La storia prosegue mostrando i conflitti e i pericoli che gli orchi portano nella terra da colonizzare, mentre Gul’dan esercita il suo potere sfruttando il Vil, una magia arcana e terribile che succhia la vita degli esseri viventi. I malcapitati sono gli uomini, fatti prigionieri e usati per nutrire la forza del tiranno. Azeroth è da tempo in pace e non è pronto ad affrontare la minaccia degli orchi: nel reame di Roccavento, la cui architettura mescola  il Medioevo e le location de Il Signore degli Anelli o Lo Hobbit, re Llane Wrynn deve affrontare la minaccia e raduna un esercito, contando sull’aiuto del coraggioso Aduin Lothar (Travis Fimmel) e sul Guardiano Medivh (Ben Foster), la cui magia ha sempre protetto il regno. 



Il confine tra i buoni e i cattivi, tuttavia, è meno netto di quanto si pensi: lo dimostra Garona, orchessa mezza umana che aiuta il re, e il Guardiano, segretamente corrotto dal Vil che lo trasforma in un demone terribile a cui si oppone il giovane mago Khadgar, interpretato da Ben Schnetzer. 

A differenza delle altre saghe fantasy, in Warcraft il centro della storia è la guerra: tra uomini e orchi, all’interno del popolo stesso degli orchi e tra poteri magici opposti. Si cerca di rendere sottile il confine tra Bene e Male, anche se i personaggi che, in teoria, dovrebbero essere i più tormentati – come il Guardiano – emergono solo a metà. 

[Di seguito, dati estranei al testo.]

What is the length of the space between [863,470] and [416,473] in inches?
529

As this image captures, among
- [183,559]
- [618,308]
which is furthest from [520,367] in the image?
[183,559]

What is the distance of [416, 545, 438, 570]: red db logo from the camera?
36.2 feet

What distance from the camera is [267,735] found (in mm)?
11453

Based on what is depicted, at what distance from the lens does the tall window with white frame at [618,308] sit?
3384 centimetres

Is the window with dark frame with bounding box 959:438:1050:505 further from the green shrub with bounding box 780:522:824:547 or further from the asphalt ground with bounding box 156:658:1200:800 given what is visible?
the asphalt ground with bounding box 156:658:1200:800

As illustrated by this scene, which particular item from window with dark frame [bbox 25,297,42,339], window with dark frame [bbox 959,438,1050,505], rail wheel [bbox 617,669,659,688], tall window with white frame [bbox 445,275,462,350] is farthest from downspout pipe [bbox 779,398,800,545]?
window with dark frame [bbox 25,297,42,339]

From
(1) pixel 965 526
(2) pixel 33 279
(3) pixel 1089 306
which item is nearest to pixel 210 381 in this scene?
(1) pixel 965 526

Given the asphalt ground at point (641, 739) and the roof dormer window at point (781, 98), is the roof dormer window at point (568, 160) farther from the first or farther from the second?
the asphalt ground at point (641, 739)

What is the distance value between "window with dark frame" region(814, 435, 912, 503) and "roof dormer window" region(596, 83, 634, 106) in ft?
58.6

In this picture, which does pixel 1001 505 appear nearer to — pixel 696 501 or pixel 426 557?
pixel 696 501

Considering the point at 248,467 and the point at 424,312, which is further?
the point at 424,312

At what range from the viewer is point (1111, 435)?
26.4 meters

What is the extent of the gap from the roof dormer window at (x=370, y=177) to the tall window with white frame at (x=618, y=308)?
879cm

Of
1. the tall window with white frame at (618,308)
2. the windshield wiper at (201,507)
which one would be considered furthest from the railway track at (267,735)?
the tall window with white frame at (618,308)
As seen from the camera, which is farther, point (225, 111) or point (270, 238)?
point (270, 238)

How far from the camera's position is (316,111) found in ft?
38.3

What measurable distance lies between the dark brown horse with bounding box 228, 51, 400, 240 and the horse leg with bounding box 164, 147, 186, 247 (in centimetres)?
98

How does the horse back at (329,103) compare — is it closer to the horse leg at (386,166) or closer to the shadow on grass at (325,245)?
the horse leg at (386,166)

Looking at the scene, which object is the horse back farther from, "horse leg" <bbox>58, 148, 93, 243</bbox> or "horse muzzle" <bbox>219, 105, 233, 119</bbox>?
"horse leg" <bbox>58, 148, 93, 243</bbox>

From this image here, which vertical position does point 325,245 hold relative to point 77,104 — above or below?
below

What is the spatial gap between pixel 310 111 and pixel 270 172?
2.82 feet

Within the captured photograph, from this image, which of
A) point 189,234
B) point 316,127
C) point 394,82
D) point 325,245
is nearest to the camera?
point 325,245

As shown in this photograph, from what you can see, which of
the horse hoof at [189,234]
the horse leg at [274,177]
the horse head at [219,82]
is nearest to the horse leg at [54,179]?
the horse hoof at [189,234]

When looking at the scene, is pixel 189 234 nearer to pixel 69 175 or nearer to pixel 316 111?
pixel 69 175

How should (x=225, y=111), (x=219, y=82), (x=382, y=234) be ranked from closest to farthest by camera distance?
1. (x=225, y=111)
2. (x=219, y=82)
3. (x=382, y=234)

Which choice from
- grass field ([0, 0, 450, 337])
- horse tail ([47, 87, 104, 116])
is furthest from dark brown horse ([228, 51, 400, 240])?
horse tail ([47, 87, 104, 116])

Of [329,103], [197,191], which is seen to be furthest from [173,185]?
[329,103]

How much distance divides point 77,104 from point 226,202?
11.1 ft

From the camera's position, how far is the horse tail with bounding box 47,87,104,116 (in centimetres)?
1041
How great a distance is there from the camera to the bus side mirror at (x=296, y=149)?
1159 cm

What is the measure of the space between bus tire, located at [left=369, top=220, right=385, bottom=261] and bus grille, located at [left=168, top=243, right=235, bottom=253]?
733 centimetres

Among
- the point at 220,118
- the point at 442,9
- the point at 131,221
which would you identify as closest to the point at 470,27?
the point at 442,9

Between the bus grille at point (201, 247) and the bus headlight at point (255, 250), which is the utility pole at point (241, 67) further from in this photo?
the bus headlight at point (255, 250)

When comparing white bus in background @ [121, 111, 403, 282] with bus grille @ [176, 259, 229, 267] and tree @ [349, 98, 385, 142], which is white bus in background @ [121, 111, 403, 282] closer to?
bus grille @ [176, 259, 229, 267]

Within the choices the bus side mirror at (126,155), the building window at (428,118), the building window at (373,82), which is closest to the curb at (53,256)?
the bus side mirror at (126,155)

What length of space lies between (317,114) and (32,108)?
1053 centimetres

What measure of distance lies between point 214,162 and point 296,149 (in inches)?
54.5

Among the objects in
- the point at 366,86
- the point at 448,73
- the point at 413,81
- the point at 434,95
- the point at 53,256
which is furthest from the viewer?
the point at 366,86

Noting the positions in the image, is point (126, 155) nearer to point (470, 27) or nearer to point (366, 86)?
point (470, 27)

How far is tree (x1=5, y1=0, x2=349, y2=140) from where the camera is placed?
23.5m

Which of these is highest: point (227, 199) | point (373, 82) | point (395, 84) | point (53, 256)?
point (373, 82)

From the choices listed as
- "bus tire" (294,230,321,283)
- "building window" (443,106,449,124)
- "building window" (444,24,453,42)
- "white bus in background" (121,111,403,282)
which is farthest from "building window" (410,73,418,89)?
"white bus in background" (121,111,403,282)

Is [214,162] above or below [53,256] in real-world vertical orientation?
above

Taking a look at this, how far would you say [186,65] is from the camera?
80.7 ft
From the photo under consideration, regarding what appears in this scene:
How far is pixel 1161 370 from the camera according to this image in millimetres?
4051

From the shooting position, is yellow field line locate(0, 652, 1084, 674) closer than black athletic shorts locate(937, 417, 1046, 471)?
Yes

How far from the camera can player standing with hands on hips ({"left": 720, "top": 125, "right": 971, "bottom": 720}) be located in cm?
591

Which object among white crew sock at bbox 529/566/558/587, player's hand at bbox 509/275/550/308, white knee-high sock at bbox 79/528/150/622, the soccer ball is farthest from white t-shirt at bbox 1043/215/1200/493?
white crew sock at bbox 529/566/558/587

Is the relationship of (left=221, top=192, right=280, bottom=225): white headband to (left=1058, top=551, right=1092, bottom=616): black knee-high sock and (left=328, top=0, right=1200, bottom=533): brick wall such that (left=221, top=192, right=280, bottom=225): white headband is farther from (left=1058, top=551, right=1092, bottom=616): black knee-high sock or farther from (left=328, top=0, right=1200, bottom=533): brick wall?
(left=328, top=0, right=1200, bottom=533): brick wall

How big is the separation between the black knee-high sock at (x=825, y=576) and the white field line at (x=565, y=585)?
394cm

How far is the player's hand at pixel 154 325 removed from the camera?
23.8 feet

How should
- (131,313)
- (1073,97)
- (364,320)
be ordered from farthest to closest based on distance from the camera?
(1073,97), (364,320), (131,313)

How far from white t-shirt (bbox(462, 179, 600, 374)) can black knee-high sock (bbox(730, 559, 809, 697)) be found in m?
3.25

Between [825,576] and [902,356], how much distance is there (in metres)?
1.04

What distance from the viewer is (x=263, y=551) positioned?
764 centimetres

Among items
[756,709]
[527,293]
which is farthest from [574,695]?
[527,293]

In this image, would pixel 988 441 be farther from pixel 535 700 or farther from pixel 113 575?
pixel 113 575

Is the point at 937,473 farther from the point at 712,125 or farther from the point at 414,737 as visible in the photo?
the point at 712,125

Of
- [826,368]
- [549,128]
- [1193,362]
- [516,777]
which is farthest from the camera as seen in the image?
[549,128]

Le scene sono spettacolari, aiutate dall’uso massiccio della tecnologia che annulla il confine tra ciò che è realizzato in CG e ciò che non lo è. Montagne innevate riprese dall’alto (immagini che sembrano “rubate” ai film di Jackson), salti nel vuoto, scudi protettivi e scontri tra gli orchi che ricordano quelli tra gli antichi gladiatori sono elementi con cui si cerca di impressionare lo spettatore, proponendogli un mondo fantastico che si ispira a modelli diversi.

Se dal punto di vista tecnico il film può dirsi riuscito, il piano narrativo lascia molto a desiderare. I personaggi non hanno lo spessore degli eroi delle migliori saghe fantasy e la loro psicologia è appena abbozzata. Le sequenze action si susseguono senza sosta, eppure mancano il senso dell’avventura e quel respiro epico che potrebbe dare alla storia una dimensione in più, aggiungendo all’azione l’emozione. 

Ai videogame si ispira il design degli orchi, creature che potrebbero offrire lo spunto per una nuova mitologia, ma gli esseri umani – agghindati come cavalieri delle fiabe – e i maghi sono troppo deboli per risultare davvero interessanti. Tra cavalcate in sella a destrieri volanti, fonti magiche, portali e neonati affidati alle acque, man mano che la storia procede ci si trova a indovinare cosa accadrà nella prossima scena e ad anticipare la fine del film. 

In realtà, un colpo di scena rilancia la posta in gioco, ma basta a creare la curiosità sul seguito? Forse sì, perché gli appassionati del genere vorranno scoprire come si evolverà lo scontro/incontro tra uomini e orchi. Rimane però una sensazione di freddezza, forse perché – al di là dell’intrattenimento – manca un substrato letterario in grado di dare ai personaggi ciò di cui hanno disperatamente bisogno: la profondità psicologica e la verità dei sentimenti, al di là di ogni invenzione fantastica.